Un altro scrittore e artista sardo, Remo Branca, biografo del Santo
— nel
cui volto sintetizza e scolpisce la tipica popolazione sarda, con
parte della sua storia di povertà e di segregazione — nel 250°
della canonizzazione, il maggio 1976, si soffermò a meditare e a
scrivere su Ignazio: « un santo che, ancora una volta, conferma la
verità evangelica che gli ultimi saranno i primi, ma anche la realtà
che l’imitazione di Cristo solleva nella gloria della Chiesa e
nella preghiera dei cristiani chiunque abbia saputo nascondersi
vivendo e amando il prossimo come se stesso ».
L’analfabeta
Santo di Laconi, che parlava appena il dialetto sardo e che si
presentava con due occhi piccoli, quasi sempre timidi, in uno scarno
volto olivastro, riempi di sé la Cagliari e la Sardegna del ‘700.
Fu
sentito come figura indispensabile a una società che non voglia
darsi per disperata e perduta.

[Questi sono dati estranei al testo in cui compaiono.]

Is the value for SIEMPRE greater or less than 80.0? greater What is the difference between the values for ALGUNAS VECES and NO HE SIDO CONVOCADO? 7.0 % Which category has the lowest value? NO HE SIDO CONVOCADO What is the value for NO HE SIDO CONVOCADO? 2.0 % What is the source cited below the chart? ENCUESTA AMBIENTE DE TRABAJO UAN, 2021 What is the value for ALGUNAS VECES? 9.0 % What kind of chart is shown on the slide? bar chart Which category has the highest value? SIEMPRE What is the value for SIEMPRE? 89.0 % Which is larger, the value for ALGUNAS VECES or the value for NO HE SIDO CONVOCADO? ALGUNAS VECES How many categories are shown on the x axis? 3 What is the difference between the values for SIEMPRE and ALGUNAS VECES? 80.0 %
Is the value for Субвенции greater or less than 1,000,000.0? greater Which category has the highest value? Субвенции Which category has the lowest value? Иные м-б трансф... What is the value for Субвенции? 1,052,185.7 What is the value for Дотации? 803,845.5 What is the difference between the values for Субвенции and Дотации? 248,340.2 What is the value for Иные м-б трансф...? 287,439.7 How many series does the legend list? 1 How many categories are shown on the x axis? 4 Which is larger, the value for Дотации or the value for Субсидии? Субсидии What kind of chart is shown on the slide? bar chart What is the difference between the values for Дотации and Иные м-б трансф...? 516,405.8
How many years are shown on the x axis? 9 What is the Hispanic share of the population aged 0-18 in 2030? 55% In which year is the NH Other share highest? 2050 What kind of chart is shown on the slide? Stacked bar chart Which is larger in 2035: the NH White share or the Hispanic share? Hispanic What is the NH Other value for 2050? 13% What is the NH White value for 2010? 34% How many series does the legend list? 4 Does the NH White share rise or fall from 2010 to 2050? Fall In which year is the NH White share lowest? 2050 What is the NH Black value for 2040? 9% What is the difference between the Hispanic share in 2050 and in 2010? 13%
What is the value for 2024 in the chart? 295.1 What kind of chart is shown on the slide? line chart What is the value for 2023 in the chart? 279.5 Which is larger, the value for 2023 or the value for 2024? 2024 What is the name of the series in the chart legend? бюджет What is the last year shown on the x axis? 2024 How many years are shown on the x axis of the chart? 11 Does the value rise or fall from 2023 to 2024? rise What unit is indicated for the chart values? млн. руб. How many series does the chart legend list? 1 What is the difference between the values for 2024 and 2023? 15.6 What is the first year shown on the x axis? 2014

Passò per sessanta anni come frate di
confronto e di frontiera, come voce della speranza che non delude,
segno di un futuro che si fa sempre presente, proposta di valori
evangelici elencati nelle beatitudini e vissuti alla francescana, un
figlio di san Francesco con la bisaccia in spalla e con richiami
escatologici di un Regno che è nel mondo ma non è di questo mondo.
Fu
e resta, oggi ancora, un apostolo dalle pochissime parole, per le
strade e nel cuore del popolo, per far capire — con la vita di
ottanta anni la dimensione infinita dell’uomo.